Pak Munir baru saja datang dari kota. Ia ditugaskan di desa Karangan. Sebagai guru muda, ia beberapa kali mengalami perpindahan tugas. Pertama bertugas di daerah transmigrasi.
Hampir satu lustrum, ia disana. Sampai akhirnya sekolahnya di demo masyarakat karena guru-gurunya pulang kampung di saat liburan.
Bukan salah guru yang bertugas di kampung itu, karena libur sebulan penuh itu ketetapan Pemerintah. "Kalau sekolah lain libur, ya kita juga libur.
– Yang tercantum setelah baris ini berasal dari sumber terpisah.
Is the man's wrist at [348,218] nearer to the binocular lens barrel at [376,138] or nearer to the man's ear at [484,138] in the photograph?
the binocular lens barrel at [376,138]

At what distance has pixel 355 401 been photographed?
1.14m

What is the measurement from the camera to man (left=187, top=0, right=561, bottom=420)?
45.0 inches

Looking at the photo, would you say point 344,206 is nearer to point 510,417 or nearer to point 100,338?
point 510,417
Masa sekolah kita saja yang turun?." Kata Pak Beno berseloroh.
Pak Beno merupakan Kepala Sekolah di kampung itu. Ia yang pertama kali didemo masyarakat. Warga kampung mengelilingi sekolah yang dipimpin Pak Beno menggunakan parang panjang dari tawau malaysia.
***
Kejadian itu diceritakan kembali oleh Pak Munir. Ia duduk di hadapan Bu Agus dan Suaminya. Ia mengantarkan selembar surat nota dinas dari Dinas P dan K kecamatan.
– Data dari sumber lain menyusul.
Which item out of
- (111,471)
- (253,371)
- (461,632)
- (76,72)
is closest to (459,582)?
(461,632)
Raut wajah Pak Amat dan Suradi yang mendengarkan cerita Pak Munir tampak tegang. "Kok bisa warga masyarakat, memaksa guru tetap mengajar di saat liburan sekolah?". Sela Pak Amat sambil menyeruput secangkir kopi hitam.
"Ya begitulah Pak, akhirnya Pak Beno memutuskan kami semua pindah tugas dari kampung tersebut. Pak Sobri pindah ke Tubaan. Sedangkan Pak Beno ditugaskan ke tunggal bumi, tambah jauh tempat tugasnya bila mau ke kota.
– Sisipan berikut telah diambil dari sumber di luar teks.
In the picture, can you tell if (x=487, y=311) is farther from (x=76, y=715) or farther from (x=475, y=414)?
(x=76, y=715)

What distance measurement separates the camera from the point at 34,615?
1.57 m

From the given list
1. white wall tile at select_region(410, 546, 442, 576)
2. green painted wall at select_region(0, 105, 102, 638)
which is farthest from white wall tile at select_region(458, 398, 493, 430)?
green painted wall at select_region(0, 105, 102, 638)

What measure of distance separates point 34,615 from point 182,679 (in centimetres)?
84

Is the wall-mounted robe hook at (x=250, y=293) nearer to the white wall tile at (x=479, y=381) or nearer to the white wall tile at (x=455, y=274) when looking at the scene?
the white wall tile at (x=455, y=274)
Pak Beno kuatir, sewaktu-waktu nyawa kami jadi terancam. Karena warga bila berdemo menggunakan senjata tajam. Kalau ada setan lewat, bisa mati kami semua.
"Sedangkan saya ditempatkan oleh Kepala Dinas P dan K, di kampung ini. " Jelas Pak Munir. Jarak dari tempat tugas lama hanya sejarak tiga desa.